The recycling industry faces some questions and challenges surrounding exports and shipping amid the COVID-19 pandemic this spring. Industry associations, including the Bureau of International Recycling (BIR), Brussels, and the Institute of Scrap Recycling Industries (ISRI), Washington, say they are looking into these issues for their members.
According to a news release from the BIR, the association has been connecting with various governments and port authorities to ensure that containers of recyclables keep moving and aren’t stuck at ports.
“BIR has contacted most all of the industrialized countries where the bulk of international trade in recyclables occurs with the message to regard recycling as an essential activity and to keep recyclables moving in trade,” says Ross Bartley, BIR trade and environment director. “BIR has made great efforts with certain developing countries, notably India. There are many developing countries still to contact, so BIR continues in its drafting of best advice in coordination with its members around the world.”
BIR reports that it has reached out to governments, shipping lines and their international organizations as well as to port authorities asking them to support the recycling industry’s request to wave costs and fees on containers stuck in ports because of government shutdowns as well as ground charges for stuck containers.
Adina Renee Adler, assistant vice president of international affairs at ISRI, says the U.S. association has been working with BIR, the Canadian Association of Recycling Industries (CARI) and others to ensure recyclables keep moving.
“Because the U.S. was one of the earliest regions to declare our recycling industry essential, we shared our talking points with our counterparts across the world through BIR to aid in whatever advocacy they could do to ensure other governments declare recycling essential.”
Although the recycling industry is concerned by shipping challenges and potential port closures arising from COVID-19, neither BIR nor ISRI know of specific port closures yet.
Adler says she is not aware of any port closures; however, she says exporting to nations that don’t deem recycling an essential service is more challenging. She says the most issues are in India, the Middle East and Southeast Asia, as India and some nations in those two other regions have not deemed recycling an essential service during the COVID-19 pandemic.
“Ports are remaining open because you have to allow for essential goods to get through,” she says. “What may be happening is it might be slower to get scrap materials cleared. Recycling operations in India, the Middle East and parts of Southeast Asia are closed, so they cannot retrieve containers, which means they are facing storage fees in some cases.”
Recycling Today also has connected with a couple of recyclers and brokers on this issue. A broker who handles mostly recovered fiber and is based in the southern U.S. says getting containers for export at some U.S. ports has been challenging, as well.

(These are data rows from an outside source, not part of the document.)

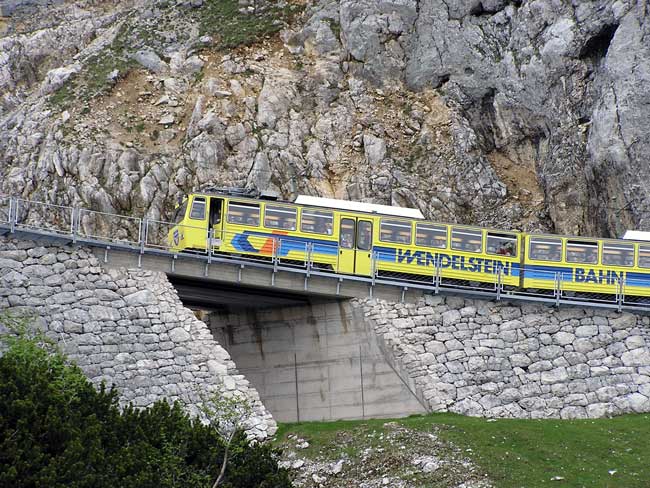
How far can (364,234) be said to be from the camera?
1585 inches

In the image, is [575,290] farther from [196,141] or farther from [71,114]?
[71,114]

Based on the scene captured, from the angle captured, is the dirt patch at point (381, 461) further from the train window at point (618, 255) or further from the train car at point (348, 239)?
the train window at point (618, 255)

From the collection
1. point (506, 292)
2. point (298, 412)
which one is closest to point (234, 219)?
point (298, 412)

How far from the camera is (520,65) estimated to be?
183 ft

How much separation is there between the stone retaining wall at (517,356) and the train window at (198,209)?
255 inches

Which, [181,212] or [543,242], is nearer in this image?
[181,212]

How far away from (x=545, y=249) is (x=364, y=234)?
6.85m

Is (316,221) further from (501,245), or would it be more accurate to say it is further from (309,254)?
(501,245)

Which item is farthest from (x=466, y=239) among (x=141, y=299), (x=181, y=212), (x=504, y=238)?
(x=141, y=299)

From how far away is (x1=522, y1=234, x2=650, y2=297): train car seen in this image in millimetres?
40375

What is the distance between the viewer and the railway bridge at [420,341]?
37.5 m

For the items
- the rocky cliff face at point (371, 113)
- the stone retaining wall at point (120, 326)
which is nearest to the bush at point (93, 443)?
the stone retaining wall at point (120, 326)

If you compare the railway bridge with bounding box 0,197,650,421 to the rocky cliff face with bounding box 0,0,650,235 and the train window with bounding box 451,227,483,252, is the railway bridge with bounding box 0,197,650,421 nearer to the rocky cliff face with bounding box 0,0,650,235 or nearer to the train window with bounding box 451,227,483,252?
the train window with bounding box 451,227,483,252

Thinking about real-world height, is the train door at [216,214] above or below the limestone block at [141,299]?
above
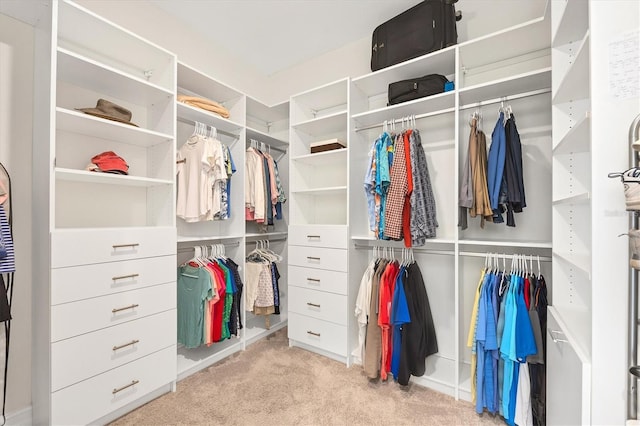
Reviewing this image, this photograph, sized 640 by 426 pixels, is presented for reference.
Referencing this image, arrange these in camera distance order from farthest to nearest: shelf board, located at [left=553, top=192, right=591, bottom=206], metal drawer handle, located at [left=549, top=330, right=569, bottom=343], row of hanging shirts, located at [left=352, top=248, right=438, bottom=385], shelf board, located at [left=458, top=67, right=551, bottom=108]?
row of hanging shirts, located at [left=352, top=248, right=438, bottom=385] < shelf board, located at [left=458, top=67, right=551, bottom=108] < metal drawer handle, located at [left=549, top=330, right=569, bottom=343] < shelf board, located at [left=553, top=192, right=591, bottom=206]

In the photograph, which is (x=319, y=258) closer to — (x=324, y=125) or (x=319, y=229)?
(x=319, y=229)

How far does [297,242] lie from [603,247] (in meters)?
2.00

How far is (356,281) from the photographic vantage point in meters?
2.37

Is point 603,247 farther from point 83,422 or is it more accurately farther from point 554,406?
point 83,422

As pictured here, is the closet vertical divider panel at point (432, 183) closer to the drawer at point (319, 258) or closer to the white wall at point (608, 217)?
the drawer at point (319, 258)

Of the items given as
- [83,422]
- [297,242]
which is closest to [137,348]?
[83,422]

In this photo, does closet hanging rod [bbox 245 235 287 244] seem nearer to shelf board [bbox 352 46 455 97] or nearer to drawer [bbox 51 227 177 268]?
drawer [bbox 51 227 177 268]

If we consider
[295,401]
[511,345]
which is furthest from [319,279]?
[511,345]

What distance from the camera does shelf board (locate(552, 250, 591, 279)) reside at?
3.38ft

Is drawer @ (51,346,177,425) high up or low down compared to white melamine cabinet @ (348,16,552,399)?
down

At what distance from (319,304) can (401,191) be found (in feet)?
3.81

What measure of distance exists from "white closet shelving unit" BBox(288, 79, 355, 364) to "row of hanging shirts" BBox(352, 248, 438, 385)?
7.7 inches

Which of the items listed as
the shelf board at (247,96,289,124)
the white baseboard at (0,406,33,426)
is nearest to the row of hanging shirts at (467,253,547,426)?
the shelf board at (247,96,289,124)

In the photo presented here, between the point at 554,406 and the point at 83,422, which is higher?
the point at 554,406
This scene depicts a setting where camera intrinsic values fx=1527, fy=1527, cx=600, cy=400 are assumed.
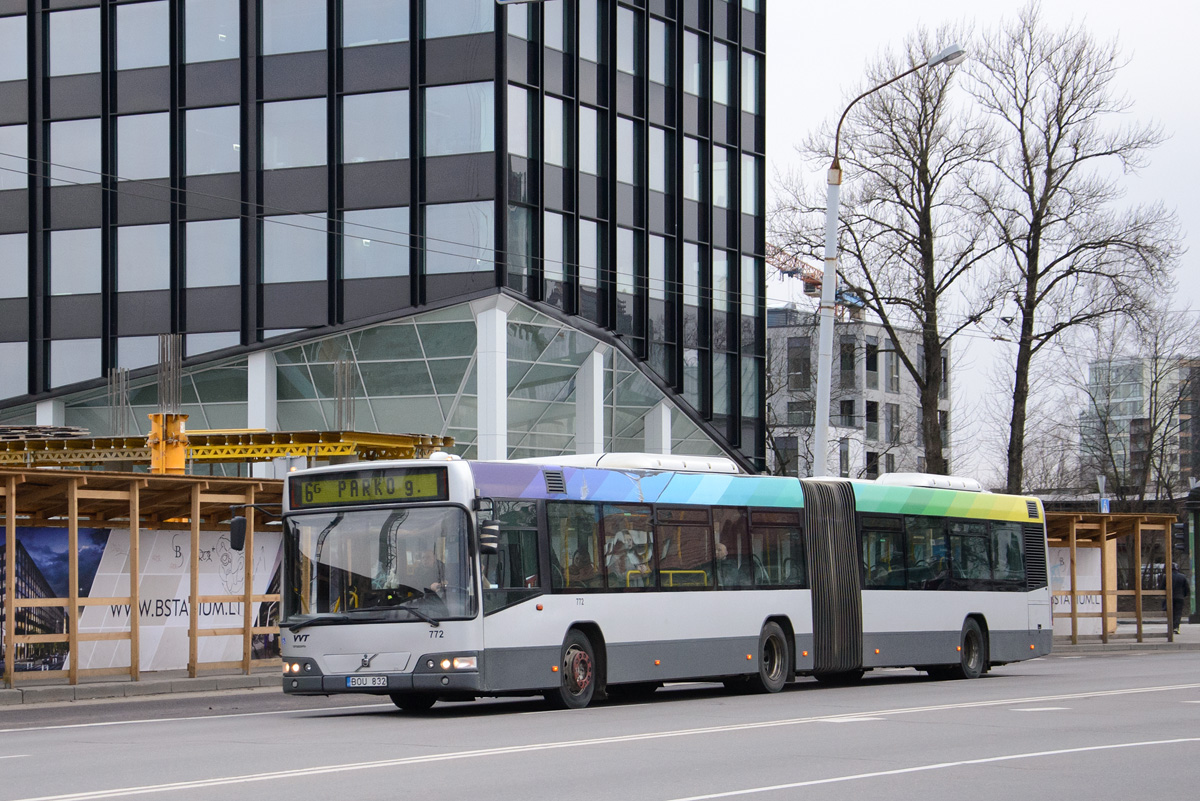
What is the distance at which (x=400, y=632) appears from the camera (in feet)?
50.1

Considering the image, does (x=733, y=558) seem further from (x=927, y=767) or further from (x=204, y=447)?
(x=204, y=447)

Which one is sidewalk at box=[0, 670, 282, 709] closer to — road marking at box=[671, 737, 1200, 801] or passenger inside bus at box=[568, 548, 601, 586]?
passenger inside bus at box=[568, 548, 601, 586]

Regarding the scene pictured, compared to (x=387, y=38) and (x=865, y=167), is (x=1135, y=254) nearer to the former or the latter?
(x=865, y=167)

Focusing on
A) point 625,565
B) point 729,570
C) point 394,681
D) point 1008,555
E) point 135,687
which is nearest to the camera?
point 394,681

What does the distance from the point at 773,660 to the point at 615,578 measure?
3.33 metres

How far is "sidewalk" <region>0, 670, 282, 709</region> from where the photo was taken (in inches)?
749

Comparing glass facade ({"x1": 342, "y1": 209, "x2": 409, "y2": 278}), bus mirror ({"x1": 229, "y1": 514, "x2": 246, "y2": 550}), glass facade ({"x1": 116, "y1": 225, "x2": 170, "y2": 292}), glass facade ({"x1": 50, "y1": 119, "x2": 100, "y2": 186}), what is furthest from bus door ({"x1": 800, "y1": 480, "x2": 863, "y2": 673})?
glass facade ({"x1": 50, "y1": 119, "x2": 100, "y2": 186})

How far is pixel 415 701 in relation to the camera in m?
17.2

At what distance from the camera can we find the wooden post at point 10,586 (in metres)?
18.9

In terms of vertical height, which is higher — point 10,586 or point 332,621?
point 10,586

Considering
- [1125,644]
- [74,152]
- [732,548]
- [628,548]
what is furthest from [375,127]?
[628,548]

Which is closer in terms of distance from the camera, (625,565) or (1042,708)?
(1042,708)

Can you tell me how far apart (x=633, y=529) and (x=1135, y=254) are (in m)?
28.9

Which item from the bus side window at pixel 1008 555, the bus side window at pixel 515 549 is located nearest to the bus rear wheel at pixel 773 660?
the bus side window at pixel 515 549
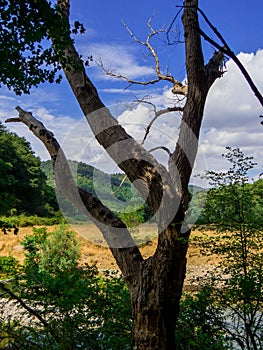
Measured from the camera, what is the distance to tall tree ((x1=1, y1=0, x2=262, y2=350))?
79.4 inches

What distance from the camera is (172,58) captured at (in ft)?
11.0

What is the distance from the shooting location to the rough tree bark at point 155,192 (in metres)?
2.16

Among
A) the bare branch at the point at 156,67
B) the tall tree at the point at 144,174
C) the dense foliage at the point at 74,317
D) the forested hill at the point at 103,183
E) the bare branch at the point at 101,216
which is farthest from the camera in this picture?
the bare branch at the point at 156,67

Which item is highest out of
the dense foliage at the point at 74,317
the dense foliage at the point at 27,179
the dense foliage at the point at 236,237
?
the dense foliage at the point at 27,179

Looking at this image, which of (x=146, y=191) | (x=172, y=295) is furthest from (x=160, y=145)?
(x=172, y=295)

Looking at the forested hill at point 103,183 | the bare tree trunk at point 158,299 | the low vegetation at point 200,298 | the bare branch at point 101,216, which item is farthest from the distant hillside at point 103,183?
the bare tree trunk at point 158,299

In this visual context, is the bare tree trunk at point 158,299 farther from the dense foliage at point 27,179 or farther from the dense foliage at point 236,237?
the dense foliage at point 27,179

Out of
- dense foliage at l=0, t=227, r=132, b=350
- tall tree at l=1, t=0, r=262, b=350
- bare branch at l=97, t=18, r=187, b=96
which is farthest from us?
bare branch at l=97, t=18, r=187, b=96

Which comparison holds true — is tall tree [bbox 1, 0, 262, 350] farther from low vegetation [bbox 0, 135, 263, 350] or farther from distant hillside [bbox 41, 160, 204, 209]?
distant hillside [bbox 41, 160, 204, 209]

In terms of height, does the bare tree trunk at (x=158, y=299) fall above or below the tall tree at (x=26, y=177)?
below

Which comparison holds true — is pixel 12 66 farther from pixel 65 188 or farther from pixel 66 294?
pixel 66 294

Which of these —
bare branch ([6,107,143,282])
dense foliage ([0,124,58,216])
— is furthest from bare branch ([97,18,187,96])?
dense foliage ([0,124,58,216])

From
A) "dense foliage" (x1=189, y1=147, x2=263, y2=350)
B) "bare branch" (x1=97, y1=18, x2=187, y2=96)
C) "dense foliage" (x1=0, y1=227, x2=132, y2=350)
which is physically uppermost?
"bare branch" (x1=97, y1=18, x2=187, y2=96)

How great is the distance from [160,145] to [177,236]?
2.87ft
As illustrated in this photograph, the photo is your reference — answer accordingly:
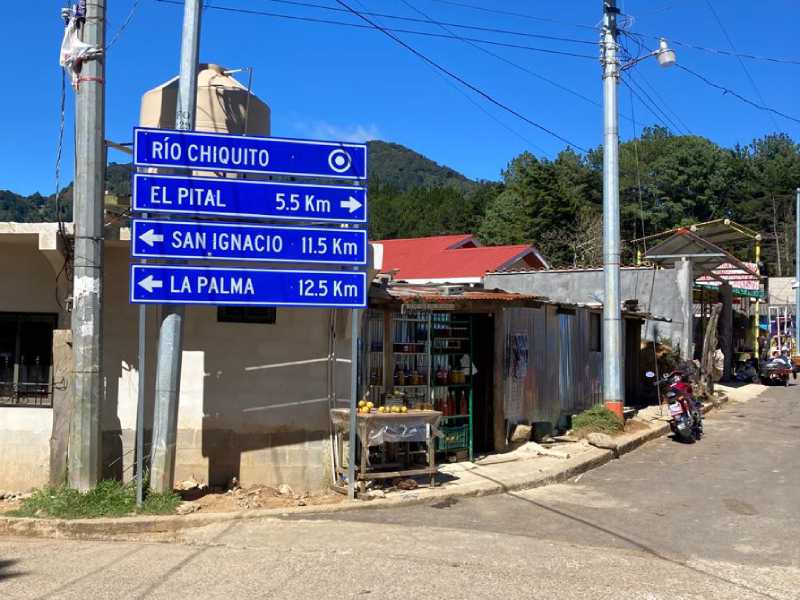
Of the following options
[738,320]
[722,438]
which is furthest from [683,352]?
[738,320]

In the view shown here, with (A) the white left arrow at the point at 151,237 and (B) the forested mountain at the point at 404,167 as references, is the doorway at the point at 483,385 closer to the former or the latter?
(A) the white left arrow at the point at 151,237

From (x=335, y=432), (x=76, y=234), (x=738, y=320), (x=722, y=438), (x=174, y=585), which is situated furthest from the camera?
(x=738, y=320)

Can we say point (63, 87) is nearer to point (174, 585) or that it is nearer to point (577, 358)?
point (174, 585)

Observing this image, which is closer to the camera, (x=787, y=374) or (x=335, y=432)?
(x=335, y=432)

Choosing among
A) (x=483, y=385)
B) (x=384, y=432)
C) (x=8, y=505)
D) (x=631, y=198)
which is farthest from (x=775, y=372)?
(x=631, y=198)

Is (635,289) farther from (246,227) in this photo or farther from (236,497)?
(236,497)

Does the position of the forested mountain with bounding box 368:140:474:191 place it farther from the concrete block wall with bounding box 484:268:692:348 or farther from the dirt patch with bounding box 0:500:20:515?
the dirt patch with bounding box 0:500:20:515

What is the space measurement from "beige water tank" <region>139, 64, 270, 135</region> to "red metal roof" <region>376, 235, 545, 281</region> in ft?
66.9

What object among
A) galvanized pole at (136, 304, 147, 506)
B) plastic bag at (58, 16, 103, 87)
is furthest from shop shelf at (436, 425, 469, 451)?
plastic bag at (58, 16, 103, 87)

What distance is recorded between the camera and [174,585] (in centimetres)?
552

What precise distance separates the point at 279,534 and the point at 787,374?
2488 centimetres

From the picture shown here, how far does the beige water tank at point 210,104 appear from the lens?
32.5 feet

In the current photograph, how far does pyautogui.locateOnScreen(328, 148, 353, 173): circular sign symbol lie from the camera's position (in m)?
8.70

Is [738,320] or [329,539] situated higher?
[738,320]
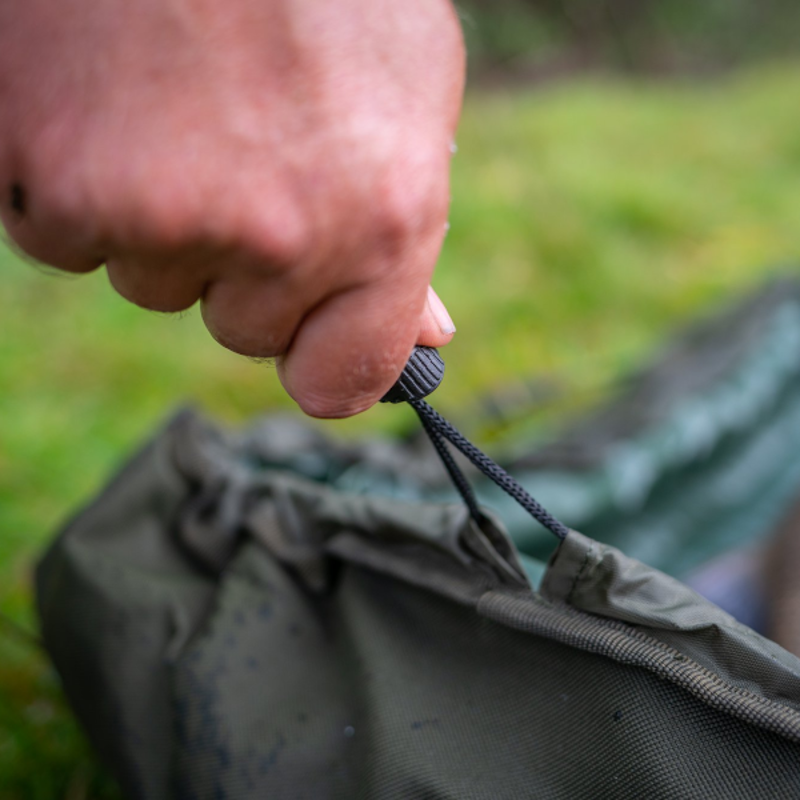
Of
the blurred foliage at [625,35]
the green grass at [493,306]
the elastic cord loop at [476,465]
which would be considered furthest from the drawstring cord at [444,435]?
the blurred foliage at [625,35]

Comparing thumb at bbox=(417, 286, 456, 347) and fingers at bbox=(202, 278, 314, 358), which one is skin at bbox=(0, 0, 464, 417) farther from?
thumb at bbox=(417, 286, 456, 347)

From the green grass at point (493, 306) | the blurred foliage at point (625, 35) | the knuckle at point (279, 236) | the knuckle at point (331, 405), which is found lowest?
the green grass at point (493, 306)

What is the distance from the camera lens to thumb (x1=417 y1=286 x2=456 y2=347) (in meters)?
0.53

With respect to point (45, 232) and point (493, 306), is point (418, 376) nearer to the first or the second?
point (45, 232)

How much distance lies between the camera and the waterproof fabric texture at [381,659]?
0.57 metres

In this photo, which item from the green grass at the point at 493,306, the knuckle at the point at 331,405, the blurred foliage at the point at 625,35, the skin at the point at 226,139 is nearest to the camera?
the skin at the point at 226,139

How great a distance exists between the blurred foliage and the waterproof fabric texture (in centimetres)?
455

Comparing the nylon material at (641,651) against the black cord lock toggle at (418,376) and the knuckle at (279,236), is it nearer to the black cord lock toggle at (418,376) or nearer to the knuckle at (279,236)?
the black cord lock toggle at (418,376)

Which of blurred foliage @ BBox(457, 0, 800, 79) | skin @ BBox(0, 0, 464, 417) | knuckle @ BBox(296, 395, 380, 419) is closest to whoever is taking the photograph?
skin @ BBox(0, 0, 464, 417)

He says container availability is “good in some areas and not good in others.”
Another broker on the East Coast reports that some U.S. ports are restricting hours and days of operation because of COVID-19, as well.
For instance, the Port of Baltimore is open, but the Ports America Chesapeake company that operates the Seagirt Marine Terminal at that port closed Seagirt April 8 and April 10 because of declining international container volumes.
According to a news release from the Port of Long Beach in California, that port felt the economic effects of COVID-19 in March “with more canceled sailings and a decline in cargo containers shipped” through the seaport.
“The coronavirus is delivering a shock to the supply chain that continues to ripple across the national economy,” says Mario Cordero, executive director of the Port of Long Beach. “We’re definitely seeing a reduction in the flow of cargo at San Pedro Bay, but the ports remain open and operating, and we are maintaining business continuity.”
Bartley of BIR says the current situation with shipping is not unlike what the industries experienced during the financial crisis a little over a decade ago.
“There are similarities under the lockdown conditions forced by COVID-19 as stockpiling of recyclables in industry and in homes will continue,” he says. “With that past experience, BIR quickly promoted the necessity to keep moving recyclables, noting nearly all governments in the world use the word ‘waste,’ for example, the European Commission recognized the need for shipments of wastes to circulate within the EU and provided guidance to that effect.”
BIR also is promoting the implementation of “green lanes” to expedite trade in goods, including recyclables.
“BIR advocates that all countries regard recycling as an essential activity and keep recyclables moving across borders,” Bartley says. “Using the term ‘green lanes’ refers to [a] simplified border crossing routine.”
Although shipping conditions are challenged in some parts of the world, Adler says things are moving more smoothly across North American borders.
“As far as we at ISRI know, scrap cargo is still going between both the Mexico and Canada borders,” she says. “There is a decline in the number of people and cargo going across borders, but I don’t know that there is any kind of major disruption.”